O grupo das mulheres frente a sociedade lesbofóbica é forjado no ódio e na discriminação. Sociedades frequentemente geram a ideia de uns contra os outros, de eu e eles, nós e elas, um grupo contra outro. A sociedade heterossexual gera a ideia da diferença a partir da desigualdade, da violência e da segregação. Nega que mulheres lésbicas transitem nas ruas com tranquilidade, ameaçam com constância, matam e estupram motivados pelo seu próprio ódio. Impedem ou tentam impedir que as lésbicas tenham direitos sociais, civis e econômicos como os das pessoas heterossexuais e produzem conhecimento distorcido e mentiroso, classificando lésbicas como doentes ou criminosas, dependendo do momento histórico. Em alguns territórios, o poder político determina a pena de morte para mulheres lésbicas. Ser lésbica passa a ser vivenciado como uma proibição, um impedimento.

Estas duas experiências geram a existência individual e coletiva das mulheres lésbicas. Ambas experiências produzem a perspectiva lésbica que, em sua pluralidade, gera também perspectivas lésbicas.

Que abordagens lésbicas podemos perceber na produção de conhecimento das mulheres brasileiras hoje?

Algumas pautam a lesbianidade. Outras, pautam diversos outros temas.

Toda mulher lésbica que escreve está escrevendo a partir de uma perspectiva lésbica? Ou seja, sua produção escrita é sempre resultado da sua experiência enquanto mulher lésbica? Em outras palavras, pode-se pensar a perspectiva lésbica enquanto aquela que gera ação e discurso diretamente através da experiência lésbica? Podemos também perguntar se a perspectiva lésbica é apenas aquela derivada da experiência ou podemos dizer que também constitui um corpo teórico, uma forma de pensar ou a abordagem da temática da lesbianidade. Em outras palavras, a perspectiva lésbica é forma ou é forma e conteúdo?

Em outras palavras, seria possível uma mulher lésbica que produz conhecimento e age na realidade, o fazer sem que suas perspectivas sejam a perspectiva lésbica? Ou seja, é possível desconsiderar a vivência lésbica ao interpretar a produção de ação e discurso de uma mulher lésbica? Podemos considerar qualquer conceito que não aborde a lesbianidade, como advindo da perspectiva lésbica quando produzido por uma mulher lésbica?

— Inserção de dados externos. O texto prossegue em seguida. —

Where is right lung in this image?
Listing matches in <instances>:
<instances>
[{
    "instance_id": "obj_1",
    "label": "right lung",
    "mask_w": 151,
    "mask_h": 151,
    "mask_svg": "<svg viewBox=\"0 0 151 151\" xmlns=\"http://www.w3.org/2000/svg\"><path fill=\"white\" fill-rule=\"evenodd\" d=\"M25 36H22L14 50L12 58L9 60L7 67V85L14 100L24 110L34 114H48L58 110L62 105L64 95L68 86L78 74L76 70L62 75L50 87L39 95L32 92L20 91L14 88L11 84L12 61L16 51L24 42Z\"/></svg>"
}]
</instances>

Ainda que não tenhamos ainda uma conclusão, podemos identificar conceitos gerados no meio teórico de produção lésbica, seja as teorias escritas, seja as teorias das prática. São ideias únicas e inéditas, propostas por mulheres lésbicas.

No caso do Brasil, que conceitos podemos identificar?

Pretendo responder esta última pergunta nos próximos ensaios.